The service is currently free to use and thus not making any real revenue, Kopf says, but someday will charge schools or look to add premium offerings that parents could pay for. Because much of the company’s growth has come from word-of-mouth from one teacher to another, Kopf says his Y Combinator graduate startup will always remain free for teachers’ use.
And that has jazzed up new board member John Doerr, the venture luminary who’s working to rebuild Kleiner’s legacy after a down decade. One of Doerr’s current areas of focus is education, where Kleiner has also bet on Coursera, which raised its own much larger Series B round in recent months. But his investment in Remind101 is also a sign of Doerr committing personally to building out Remind101.

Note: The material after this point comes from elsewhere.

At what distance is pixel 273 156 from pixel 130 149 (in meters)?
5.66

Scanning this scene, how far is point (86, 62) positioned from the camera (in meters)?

Doerr’s stamp of approval still matters a lot to companies, especially those eyeing Kleiner. Just ask famed entrepreneur Elon Musk, who tells the story that that he would have taken a lower valuation from Kleiner Perkins several years ago for his then-newest venture, Tesla Motors, conditional on Doerr joining his board. Doerr demurred, as Musk tells it, given too many board commitments.
Does Doerr have a different philosophy now? His peers have told FORBES that Doerr’s noticeably out clocking more hours on the road and spending time with portfolio companies than in years past, but told that, Doerr demurs without going so far as to disagree.
“I don’ try to hide my involvement but I don’t emphasize it either. Our job is just to serve entrepreneurs, and if we join a board, these aren’t tenured positions.” As for taking more flights? Doerr just says of he and his partners, ”We are out there every day.”
As for Remind101, however, Doerr sounds genuinely excited about a service that could race toward majority market share in just months while also helping students in the U.S. better achieve. ”Remind101 is first and highly focused on being a viral communication service,” Doerr tells FORBES. “You see elements of Instagram in their adoption, and they are centered on serving teachers.”
So Kopf will get direct help from Doerr, the investor says, in developing more ”crisp and rigorous” ways to scale. One feature Remind101 could stand to add, according to its latest board member, is a polling functionality for families to provide feedback to teachers. “This is just getting started,” Doerr says. “I’ll say one more thing. If there was ever a service every teacher should use, it would be Remind101.”
Kopf also points to recent Kleiner partner Megan Quinn as a partner who gets Remind101′s vision, but on scoring Doerr for his board the founder’s response is simple: “John’s a real mensch.”